--- Exercise materials Enclosed Below ---
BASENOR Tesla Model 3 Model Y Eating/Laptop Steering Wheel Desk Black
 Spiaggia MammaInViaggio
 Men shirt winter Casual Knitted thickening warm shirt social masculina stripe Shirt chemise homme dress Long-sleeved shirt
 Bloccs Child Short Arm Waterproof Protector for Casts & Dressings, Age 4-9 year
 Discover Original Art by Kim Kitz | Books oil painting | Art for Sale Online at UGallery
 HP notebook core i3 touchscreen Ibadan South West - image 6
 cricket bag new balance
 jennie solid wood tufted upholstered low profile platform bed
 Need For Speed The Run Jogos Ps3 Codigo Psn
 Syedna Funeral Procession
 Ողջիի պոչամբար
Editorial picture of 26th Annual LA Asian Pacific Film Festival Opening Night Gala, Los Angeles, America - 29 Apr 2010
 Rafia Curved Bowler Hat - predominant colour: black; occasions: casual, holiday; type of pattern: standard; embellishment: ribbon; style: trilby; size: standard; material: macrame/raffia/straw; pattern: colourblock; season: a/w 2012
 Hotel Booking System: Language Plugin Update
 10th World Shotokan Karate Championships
--- End of Enclosed Exercise materials ---
• **Work instructions**:
Only the lines from the opening of the material through the line with "cricket bag new balance" should be echoed, exactly as written.

• **Response box**:
BASENOR Tesla Model 3 Model Y Eating/Laptop Steering Wheel Desk Black
 Spiaggia MammaInViaggio
 Men shirt winter Casual Knitted thickening warm shirt social masculina stripe Shirt chemise homme dress Long-sleeved shirt
 Bloccs Child Short Arm Waterproof Protector for Casts & Dressings, Age 4-9 year
 Discover Original Art by Kim Kitz | Books oil painting | Art for Sale Online at UGallery
 HP notebook core i3 touchscreen Ibadan South West - image 6
 cricket bag new balance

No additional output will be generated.